Big Data and Analytics -- the two belong together like two peas in a pod. So much of the focus on Big Data centers around the data management layer (Hadoop and the Data Warehouse) that it's easy to forget that the best data management strategy adds little value without meaningful analytics.
Some customers harness the power of InfiniDB to power Business Intelligence and Reporting applications. Other customers get jazzed about connecting InfiniDB with Hadoop. But, we also receive interesting inquiries on advanced analytic applications. How can statistical functions be used alongside InfiniDB? How do Data Scientists utilize the power of InfiniDB in their analytic and machine learning applications?
Data Scientists rejoice! We are pleased to announce our latest whitepaper which details how to use InfiniDB alongside R, a popular open-source statistical analysis platform.

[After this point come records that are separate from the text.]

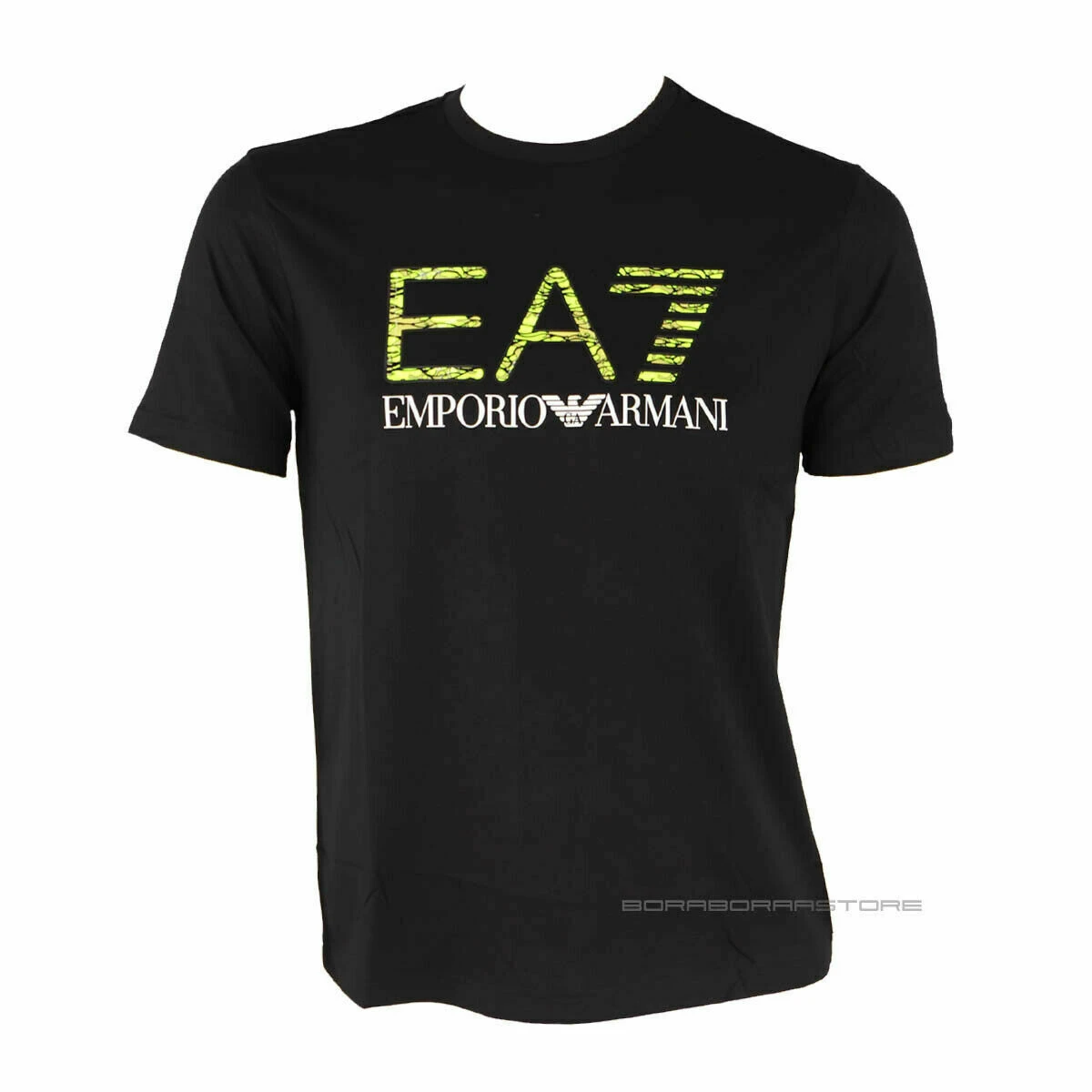 商品Emporio Armani|EMPORIO ARMANI 男士黑色圆领徽标T恤 3LPT54-PJ02Z-1200,价格¥510,第1张图片详细描述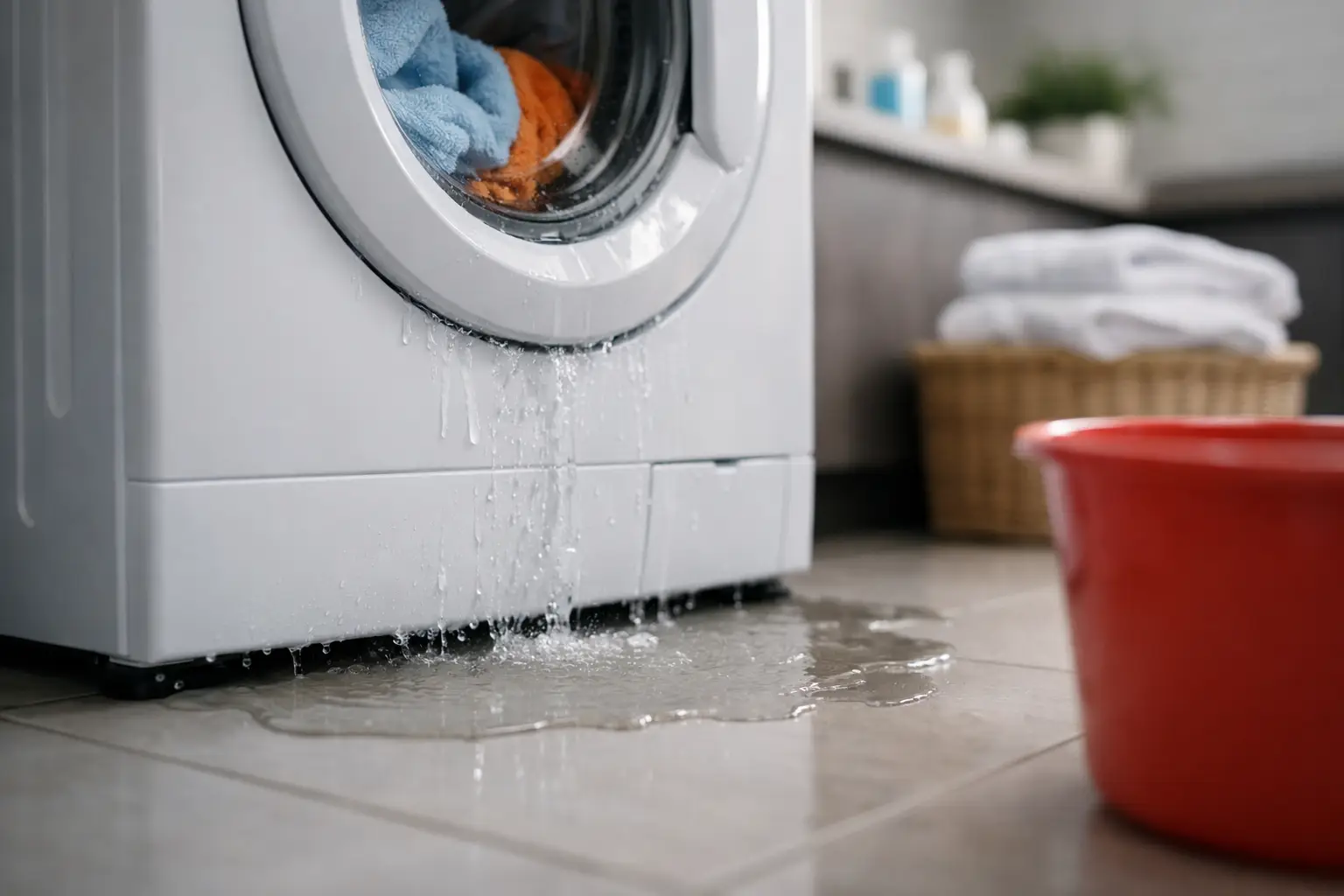 Why Is My Washer Leaking? 7 Common Causes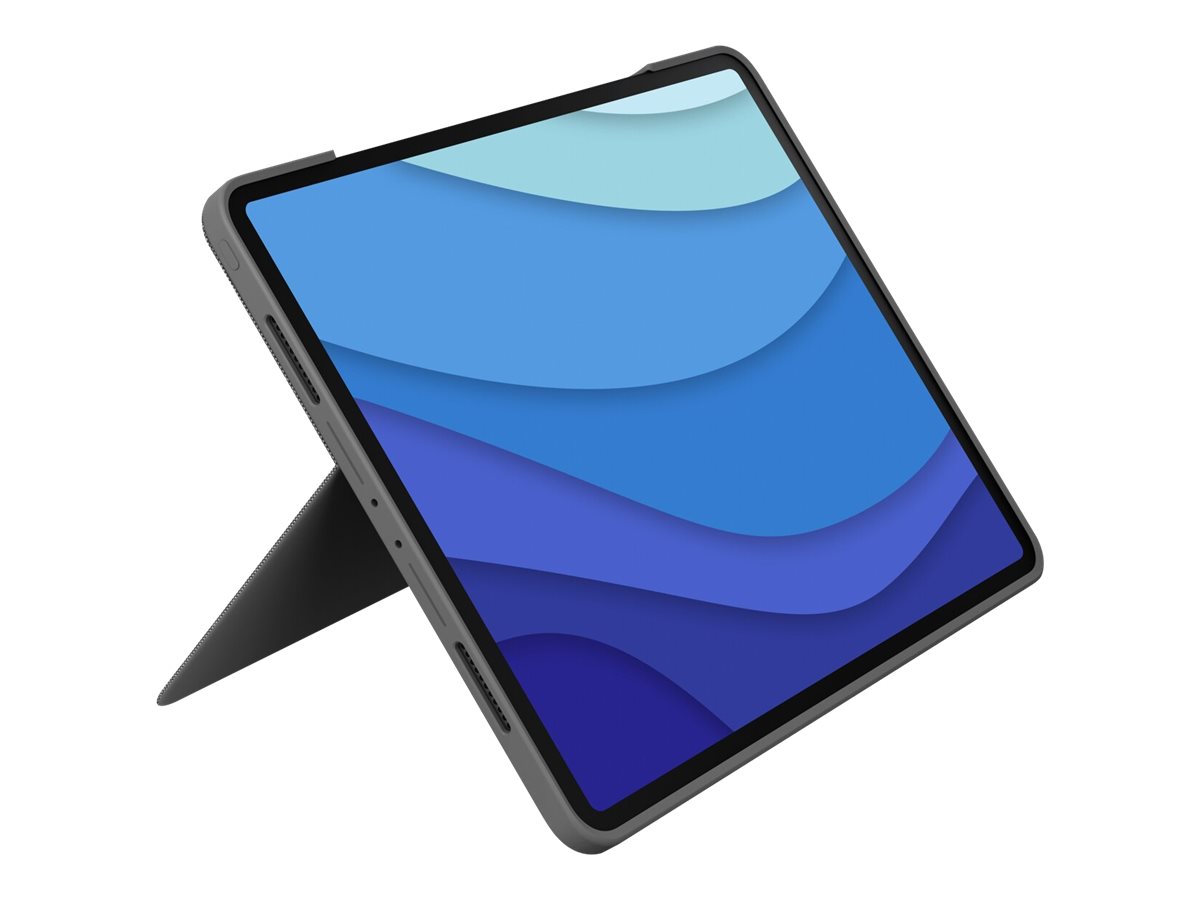 Logitech Combo Touch - Tastatur und Foliohülle - mit Trackpad - hintergrundbeleuchtet - Apple Smart connector - Pan-Nordic - Grau - für Apple 10.9-inch iPad Air (4. Generation 5. Generation)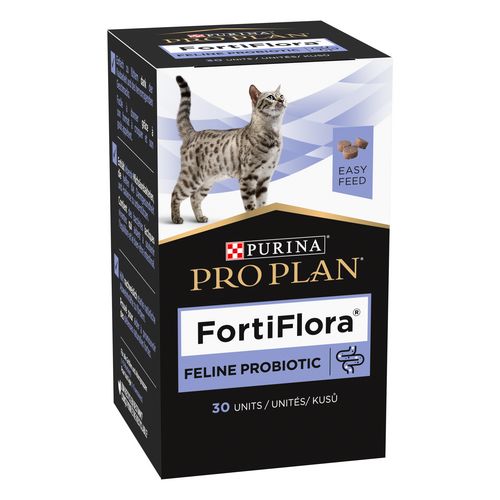 Purina - FortiFlora - CHEWS - KATZE - 30 Kautabletten Karton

The new InfiniDB Quick Start for R guide showcases several examples of pairing InfiniDB with R. In these examples, InfiniDB becomes the data access layer, enabling Data Scientists to quickly work with large data volumes (e.g. multiple Terabytes) in real-time.
Statistical packages like R, SAS and SPSS primarily work in-memory, utilizing the available memory of the single server they've been installed on. Adding InfiniDB on the data access layer allows a user to work with Terabytes of data, quickly producing slices of data and pulling them into the statistical package, allowing it to run analytics within its available memory.
Although statisticians are accustomed to sampling a population for their analyses, using an InfiniDB layer allows the Data Scientist to easily run analyses across a company's entire Data Warehouse.
To learn more about connecting InfiniDB to R, please see the InfiniDB Quick Start Guide.Look for the latest version of InfiniDB v4.0, to be released late 2013, which will add support for analytical functions such as ranking, support for standard deviations, support for percentiles and other features. These functions can be run on an entire dataset or can be "windowed" to a subset of the data, allowing for fast calculations on complex queries.